Cathy Jiao

Email: cljiao@cs.cmu.edu

Hello! I am a PhD student at the Language Technologies Institute in the School of Computer Science at Carnegie Mellon University, advised by Chenyan Xiong.

I work broadly on data attribution for large language models (i.e., determining the contribution of training data samples towards model outputs). My current work investigates approximations for data attribution methods, with applications for dataset curation, and data valuation/pricing. Recently, I’m also interested in methodologies for evaluating data attribution methods.

Previously, I finished my masters at CMU LTI where I was advised by Maxine Eskenazi and Aaron Steinfeld. Before grad school, I spent time in industry working on machine learning and deep learning applications for natural language processing. Prior to that, I graduated with distinction from the University of British Columbia with a B.S. in Computer Science and Mathematics.
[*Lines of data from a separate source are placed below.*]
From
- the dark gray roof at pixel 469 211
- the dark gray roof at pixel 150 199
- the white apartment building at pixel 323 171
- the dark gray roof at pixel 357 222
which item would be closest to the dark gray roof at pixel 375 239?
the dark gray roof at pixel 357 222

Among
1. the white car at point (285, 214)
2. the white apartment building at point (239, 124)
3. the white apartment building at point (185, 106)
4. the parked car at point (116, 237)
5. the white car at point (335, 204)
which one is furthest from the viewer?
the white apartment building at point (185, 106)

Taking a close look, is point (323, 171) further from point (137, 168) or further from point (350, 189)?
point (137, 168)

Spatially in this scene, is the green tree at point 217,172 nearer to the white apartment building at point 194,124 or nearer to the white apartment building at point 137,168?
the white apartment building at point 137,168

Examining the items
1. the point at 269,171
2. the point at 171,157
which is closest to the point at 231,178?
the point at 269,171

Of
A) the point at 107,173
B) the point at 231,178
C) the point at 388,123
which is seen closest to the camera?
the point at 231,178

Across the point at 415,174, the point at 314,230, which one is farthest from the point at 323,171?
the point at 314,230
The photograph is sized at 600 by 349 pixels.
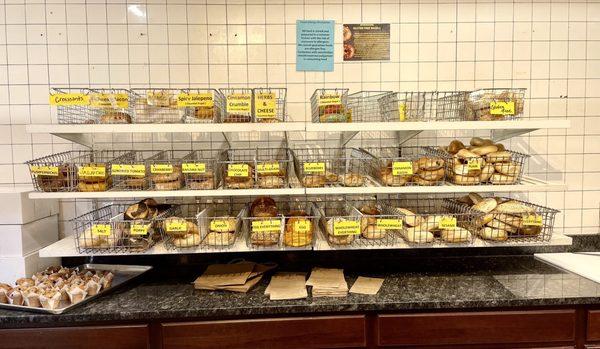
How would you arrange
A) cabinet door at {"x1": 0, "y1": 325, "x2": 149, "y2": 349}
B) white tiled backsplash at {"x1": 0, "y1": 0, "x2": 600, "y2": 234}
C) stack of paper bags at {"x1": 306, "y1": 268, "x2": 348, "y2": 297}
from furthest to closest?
white tiled backsplash at {"x1": 0, "y1": 0, "x2": 600, "y2": 234}, stack of paper bags at {"x1": 306, "y1": 268, "x2": 348, "y2": 297}, cabinet door at {"x1": 0, "y1": 325, "x2": 149, "y2": 349}

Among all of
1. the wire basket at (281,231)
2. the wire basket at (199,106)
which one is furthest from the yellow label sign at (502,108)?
the wire basket at (199,106)

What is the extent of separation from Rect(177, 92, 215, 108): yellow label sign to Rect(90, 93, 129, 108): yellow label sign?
10.1 inches

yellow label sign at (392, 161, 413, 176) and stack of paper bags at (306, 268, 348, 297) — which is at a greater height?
yellow label sign at (392, 161, 413, 176)

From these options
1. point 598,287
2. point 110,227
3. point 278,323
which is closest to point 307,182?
point 278,323

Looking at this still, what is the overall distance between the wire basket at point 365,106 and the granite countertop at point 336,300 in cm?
92

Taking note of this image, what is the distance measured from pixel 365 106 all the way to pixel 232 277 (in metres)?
1.23

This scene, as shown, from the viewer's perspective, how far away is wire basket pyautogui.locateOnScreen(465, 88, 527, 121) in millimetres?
1994

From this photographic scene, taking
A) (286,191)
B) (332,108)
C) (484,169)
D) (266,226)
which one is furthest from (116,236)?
(484,169)

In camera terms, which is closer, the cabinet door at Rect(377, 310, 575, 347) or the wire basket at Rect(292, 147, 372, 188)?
the cabinet door at Rect(377, 310, 575, 347)

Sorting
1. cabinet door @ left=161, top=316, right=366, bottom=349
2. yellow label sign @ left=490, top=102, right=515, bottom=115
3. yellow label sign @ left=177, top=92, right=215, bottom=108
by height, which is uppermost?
yellow label sign @ left=177, top=92, right=215, bottom=108

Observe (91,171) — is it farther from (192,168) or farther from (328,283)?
(328,283)

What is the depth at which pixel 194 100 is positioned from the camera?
6.31 feet

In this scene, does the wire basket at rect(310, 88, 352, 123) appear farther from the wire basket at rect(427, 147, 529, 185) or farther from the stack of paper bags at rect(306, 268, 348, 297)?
the stack of paper bags at rect(306, 268, 348, 297)

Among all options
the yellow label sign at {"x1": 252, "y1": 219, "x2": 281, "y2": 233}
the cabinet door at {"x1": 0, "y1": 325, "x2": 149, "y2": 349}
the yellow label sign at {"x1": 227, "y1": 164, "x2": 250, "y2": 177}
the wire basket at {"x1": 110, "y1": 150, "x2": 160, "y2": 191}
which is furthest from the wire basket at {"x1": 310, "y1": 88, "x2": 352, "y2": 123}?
the cabinet door at {"x1": 0, "y1": 325, "x2": 149, "y2": 349}
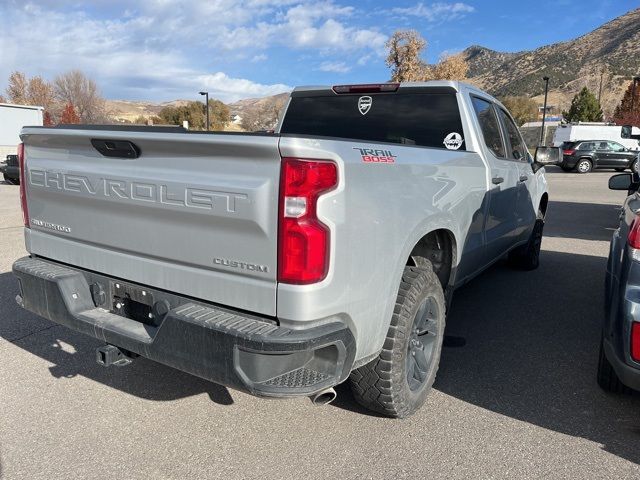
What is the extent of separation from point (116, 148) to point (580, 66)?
423 ft

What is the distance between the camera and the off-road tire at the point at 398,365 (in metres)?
2.77

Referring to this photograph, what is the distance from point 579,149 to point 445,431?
26606mm

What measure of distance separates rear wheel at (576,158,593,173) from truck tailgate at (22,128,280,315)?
27.5 m

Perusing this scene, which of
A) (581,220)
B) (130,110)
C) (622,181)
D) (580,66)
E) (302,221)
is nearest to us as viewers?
(302,221)

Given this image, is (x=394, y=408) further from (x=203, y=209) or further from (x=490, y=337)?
(x=490, y=337)

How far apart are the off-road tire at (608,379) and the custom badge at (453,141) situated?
173 cm

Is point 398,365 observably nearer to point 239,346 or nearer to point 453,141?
point 239,346

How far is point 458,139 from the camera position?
3.98 meters

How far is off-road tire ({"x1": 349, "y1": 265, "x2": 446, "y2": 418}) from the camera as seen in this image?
2.77m

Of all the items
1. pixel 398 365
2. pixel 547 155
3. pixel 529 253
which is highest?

In my spare time, I enjoy cooking and biking around Pittsburgh. If you work on similar topics or want to chat, feel free to reach out!

[Google Scholar] [Semantic Scholar] [CV]

Publications

*= equal contribution

Fairshare Data Pricing for Large Language Models

Luyang Zhang*, Cathy Jiao*, Beibei Li, and Chenyan Xiong

Preprint. 2025

Abs PDF

Training data is a pivotal resource for building large language models (LLMs), but unfair pricing in data markets poses a serious challenge for both data buyers (e.g., LLM builders) and sellers (e.g., human annotators), which discourages market participation, reducing data quantity and quality. In this paper, we propose a fairshare pricing framework that sets training data prices using data valuation methods to quantify their contribution to LLMs. In our framework, buyers make purchasing decisions using data valuation and sellers set prices to maximize their profits based on the anticipated buyer purchases. We theoretically show that pricing derived from our framework is tightly linked to data valuation and buyers’ budget, optimal for both buyers and sellers. Through market simulations using current LLMs and datasets (math problems, medical diagnosis, and physical reasoning), we show that our framework is fairshare for buyers by ensuring their purchased data is reflective of model training value, leading to higher LLM task performances per-dollar spent on data, and fairshare for sellers by ensuring they sell their data at optimal prices. Our framework lays the foundation for future research on equitable and sustainable data markets for large-scale AI.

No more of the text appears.